Best-practice checklist
- Model each domain with a few focused primitive atoms; derive everything else.
- Prefer write-only “command” atoms for complex updates.
- Use Suspense for async; fall back to loadable when needed.
- Scope state with Provider for tests, SSR, or multi-instance UIs.
- Keep atom modules small and typed; export minimal surfaces.
- Profile re-renders and slice subscriptions with selectAtom when scaling.
A minimal real-world example
Putting it together: a tiny cart with persistence and computed totals.

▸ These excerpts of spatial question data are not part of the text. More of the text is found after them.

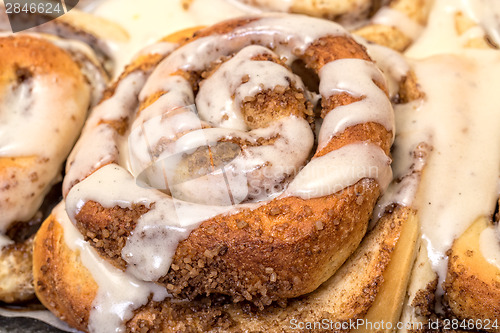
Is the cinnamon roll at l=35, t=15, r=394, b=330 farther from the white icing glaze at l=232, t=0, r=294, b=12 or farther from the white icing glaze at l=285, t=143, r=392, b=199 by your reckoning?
the white icing glaze at l=232, t=0, r=294, b=12

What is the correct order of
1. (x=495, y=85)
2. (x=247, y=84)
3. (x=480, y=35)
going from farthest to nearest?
(x=480, y=35) → (x=495, y=85) → (x=247, y=84)

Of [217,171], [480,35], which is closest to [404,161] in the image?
[217,171]

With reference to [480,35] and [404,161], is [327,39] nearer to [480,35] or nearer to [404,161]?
[404,161]

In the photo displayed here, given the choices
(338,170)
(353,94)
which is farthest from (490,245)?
(353,94)

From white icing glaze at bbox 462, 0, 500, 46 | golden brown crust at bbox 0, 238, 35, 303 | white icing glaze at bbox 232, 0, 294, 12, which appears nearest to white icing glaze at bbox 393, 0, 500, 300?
white icing glaze at bbox 462, 0, 500, 46

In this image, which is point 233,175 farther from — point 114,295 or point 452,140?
point 452,140

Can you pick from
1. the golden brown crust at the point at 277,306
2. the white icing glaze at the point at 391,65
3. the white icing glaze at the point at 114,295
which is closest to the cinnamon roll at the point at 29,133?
the golden brown crust at the point at 277,306

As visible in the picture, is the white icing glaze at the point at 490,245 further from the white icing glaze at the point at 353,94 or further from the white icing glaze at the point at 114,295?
the white icing glaze at the point at 114,295
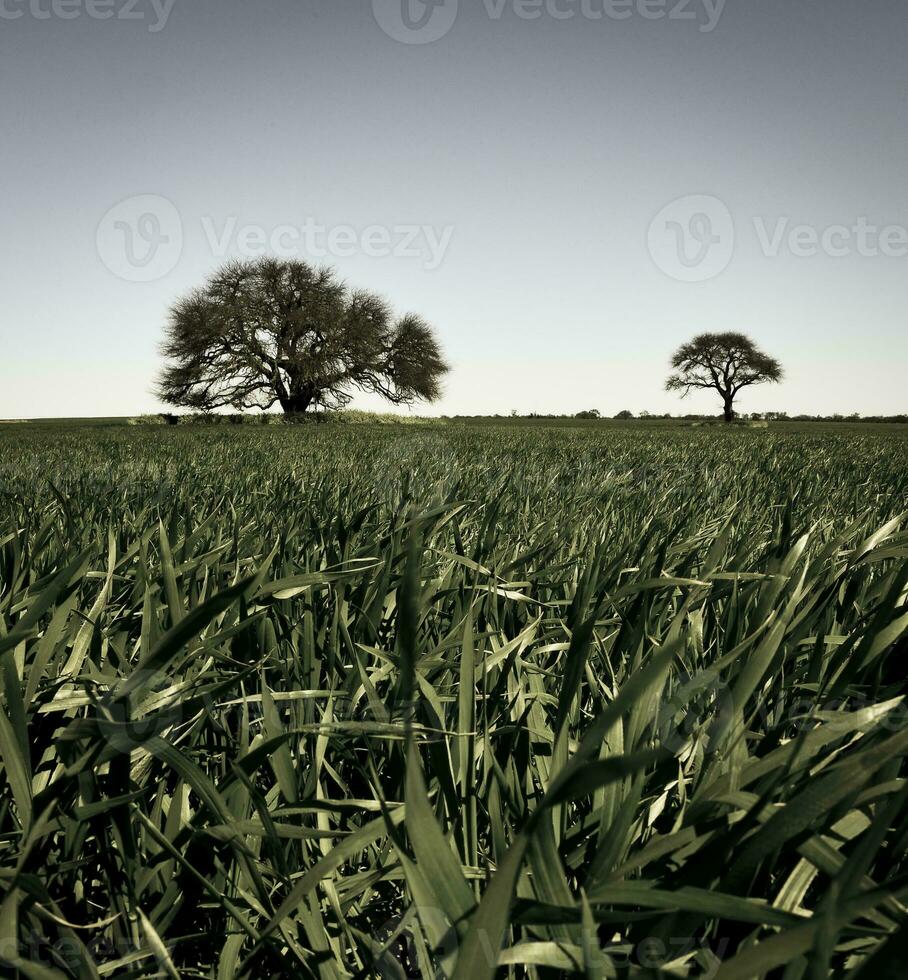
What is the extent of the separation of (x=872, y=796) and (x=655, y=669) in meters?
0.25

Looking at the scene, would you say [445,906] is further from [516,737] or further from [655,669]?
[516,737]

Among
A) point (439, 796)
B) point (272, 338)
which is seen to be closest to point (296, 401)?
point (272, 338)

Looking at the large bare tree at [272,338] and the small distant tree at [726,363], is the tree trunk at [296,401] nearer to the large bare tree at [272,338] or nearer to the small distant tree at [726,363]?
the large bare tree at [272,338]

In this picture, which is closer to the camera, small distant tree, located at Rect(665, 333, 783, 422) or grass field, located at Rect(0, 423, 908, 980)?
grass field, located at Rect(0, 423, 908, 980)

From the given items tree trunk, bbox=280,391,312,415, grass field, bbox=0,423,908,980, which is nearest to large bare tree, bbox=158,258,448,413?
tree trunk, bbox=280,391,312,415

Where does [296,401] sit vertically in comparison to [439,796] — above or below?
above

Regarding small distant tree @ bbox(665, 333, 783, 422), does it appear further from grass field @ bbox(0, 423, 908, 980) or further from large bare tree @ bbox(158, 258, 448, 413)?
grass field @ bbox(0, 423, 908, 980)

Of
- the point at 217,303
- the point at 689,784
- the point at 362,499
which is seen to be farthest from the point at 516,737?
the point at 217,303

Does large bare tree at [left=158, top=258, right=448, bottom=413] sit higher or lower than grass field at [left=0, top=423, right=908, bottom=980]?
higher

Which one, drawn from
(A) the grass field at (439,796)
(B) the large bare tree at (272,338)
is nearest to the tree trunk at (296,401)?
(B) the large bare tree at (272,338)

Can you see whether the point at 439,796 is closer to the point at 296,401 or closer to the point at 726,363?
the point at 296,401

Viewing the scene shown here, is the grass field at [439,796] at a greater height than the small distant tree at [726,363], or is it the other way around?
the small distant tree at [726,363]

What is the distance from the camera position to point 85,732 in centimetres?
52

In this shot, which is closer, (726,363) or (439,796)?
(439,796)
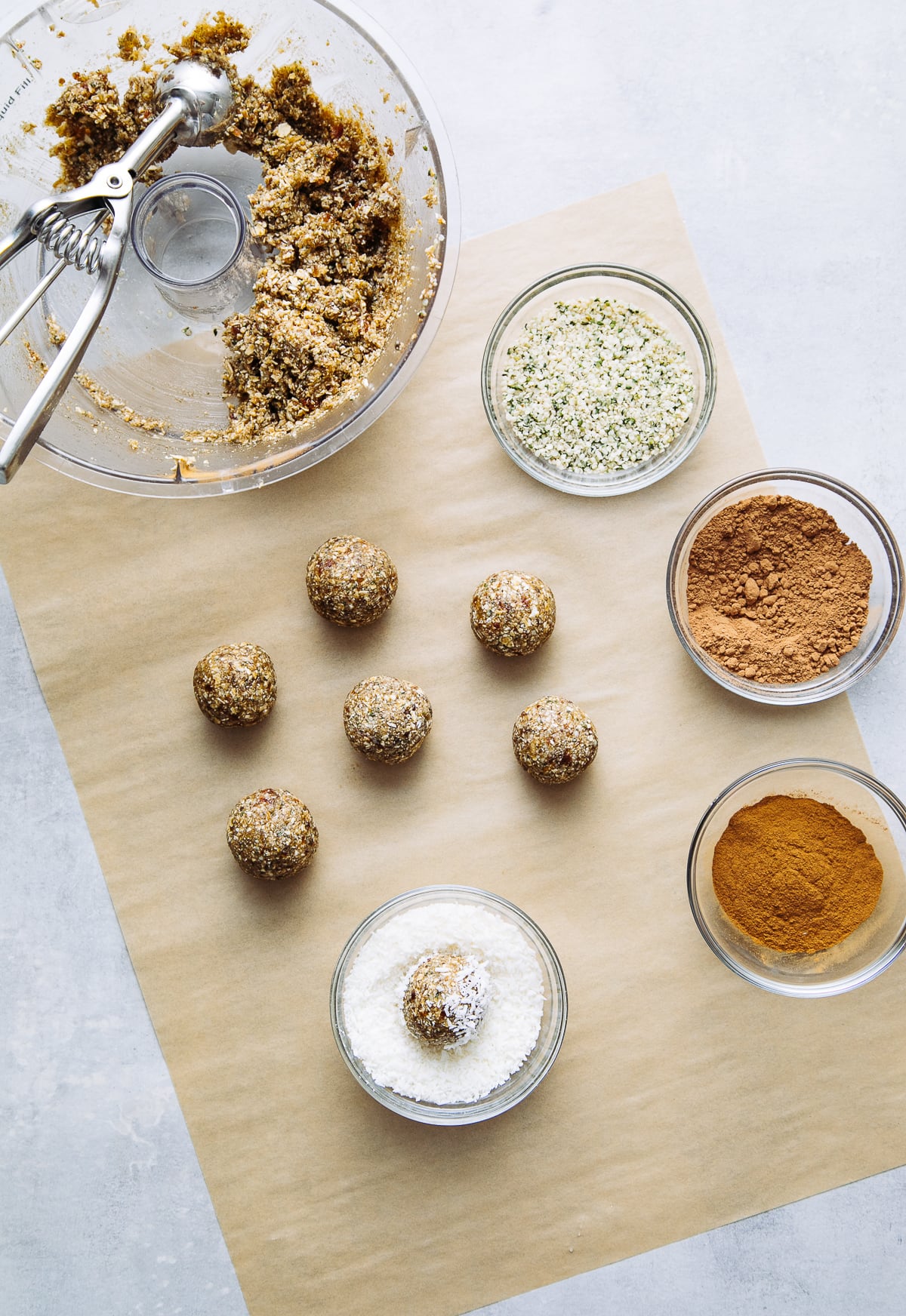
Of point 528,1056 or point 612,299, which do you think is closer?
point 528,1056

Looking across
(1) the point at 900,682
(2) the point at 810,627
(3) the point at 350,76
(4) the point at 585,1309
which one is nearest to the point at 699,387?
(2) the point at 810,627

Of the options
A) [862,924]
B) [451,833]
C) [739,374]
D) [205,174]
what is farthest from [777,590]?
[205,174]

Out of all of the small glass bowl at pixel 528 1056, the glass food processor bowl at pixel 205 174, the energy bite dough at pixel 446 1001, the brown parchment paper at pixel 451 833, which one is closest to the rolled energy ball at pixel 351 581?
the brown parchment paper at pixel 451 833

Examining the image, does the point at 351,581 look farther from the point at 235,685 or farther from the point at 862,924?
Answer: the point at 862,924

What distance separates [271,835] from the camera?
1.94 m

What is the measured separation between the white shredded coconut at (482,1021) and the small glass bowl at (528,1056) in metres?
0.02

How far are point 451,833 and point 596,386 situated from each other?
0.99 m

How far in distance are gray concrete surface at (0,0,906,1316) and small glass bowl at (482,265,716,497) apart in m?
0.09

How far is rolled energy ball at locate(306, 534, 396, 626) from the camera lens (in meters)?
1.96

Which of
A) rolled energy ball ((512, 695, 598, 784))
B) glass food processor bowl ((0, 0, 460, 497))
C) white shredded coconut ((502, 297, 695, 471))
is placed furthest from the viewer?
white shredded coconut ((502, 297, 695, 471))

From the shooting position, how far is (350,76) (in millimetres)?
1892

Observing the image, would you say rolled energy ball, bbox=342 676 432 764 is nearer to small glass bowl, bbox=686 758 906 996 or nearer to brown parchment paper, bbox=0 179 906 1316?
brown parchment paper, bbox=0 179 906 1316

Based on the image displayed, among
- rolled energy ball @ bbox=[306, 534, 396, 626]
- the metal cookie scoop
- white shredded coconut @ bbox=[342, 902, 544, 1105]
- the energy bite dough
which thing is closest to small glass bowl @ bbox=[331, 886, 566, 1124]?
white shredded coconut @ bbox=[342, 902, 544, 1105]

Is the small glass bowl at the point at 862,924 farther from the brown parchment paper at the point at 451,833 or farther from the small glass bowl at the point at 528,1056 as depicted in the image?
the small glass bowl at the point at 528,1056
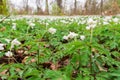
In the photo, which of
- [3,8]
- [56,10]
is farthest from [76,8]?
[3,8]

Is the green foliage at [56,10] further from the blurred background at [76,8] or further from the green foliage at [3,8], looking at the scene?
the green foliage at [3,8]

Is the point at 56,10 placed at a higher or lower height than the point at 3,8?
lower

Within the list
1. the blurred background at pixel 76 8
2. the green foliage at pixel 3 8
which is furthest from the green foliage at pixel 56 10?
the green foliage at pixel 3 8

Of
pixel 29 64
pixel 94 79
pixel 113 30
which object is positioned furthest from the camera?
pixel 113 30

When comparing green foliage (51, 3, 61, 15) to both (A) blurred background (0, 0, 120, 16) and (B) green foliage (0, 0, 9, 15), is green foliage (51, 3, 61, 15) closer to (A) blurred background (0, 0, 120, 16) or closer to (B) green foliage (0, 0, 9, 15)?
(A) blurred background (0, 0, 120, 16)

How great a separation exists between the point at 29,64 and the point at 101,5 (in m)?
24.6

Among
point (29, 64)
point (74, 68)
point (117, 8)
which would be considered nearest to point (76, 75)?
point (74, 68)

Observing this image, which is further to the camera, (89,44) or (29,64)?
(29,64)

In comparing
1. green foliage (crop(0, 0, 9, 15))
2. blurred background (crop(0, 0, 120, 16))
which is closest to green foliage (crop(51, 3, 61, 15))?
blurred background (crop(0, 0, 120, 16))

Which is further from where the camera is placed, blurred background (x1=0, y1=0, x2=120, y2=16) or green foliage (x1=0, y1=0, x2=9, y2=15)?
blurred background (x1=0, y1=0, x2=120, y2=16)

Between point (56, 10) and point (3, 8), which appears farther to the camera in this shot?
point (56, 10)

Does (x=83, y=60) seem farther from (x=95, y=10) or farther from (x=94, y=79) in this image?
(x=95, y=10)

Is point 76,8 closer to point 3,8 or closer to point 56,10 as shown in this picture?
point 56,10

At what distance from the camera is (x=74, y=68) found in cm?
227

import { atom, useAtomValue, useSetAtom } from 'jotai';
import { atomWithStorage, selectAtom } from 'jotai/utils';
type Item = { id: string; name: string; price: number; qty: number };
const cartAtom = atomWithStorage<Item[]>('cart', []);
const addItemAtom = atom(null, (get, set, item: Item) => {
const next = [...get(cartAtom)];
const idx = next.findIndex((i) => i.id === item.id);
if (idx >= 0) next[idx] = { ...next[idx], qty: next[idx].qty + item.qty };
else next.push(item);
set(cartAtom, next);
});
const totalAtom = selectAtom(cartAtom, (items) =>
items.reduce((sum, i) => sum + i.price * i.qty, 0)
);
function CartTotal() {
const total = useAtomValue(totalAtom);
return <strong>Total: ${total.toFixed(2)}</strong>;
}
function AddToCartButton({ item }: { item: Item }) {
const add = useSetAtom(addItemAtom);
return <button onClick={() => add(item)}>Add to cart</button>;
}
Conclusion
Jotai’s atomic approach aligns with React’s strengths: composition, purity, and fine-grained subscriptions. By modeling state as small, testable atoms and composing them with pure derivations, you get predictable behavior, excellent performance, and a codebase that scales without ceremony. Start small, keep atoms focused, and let composition do the hard work.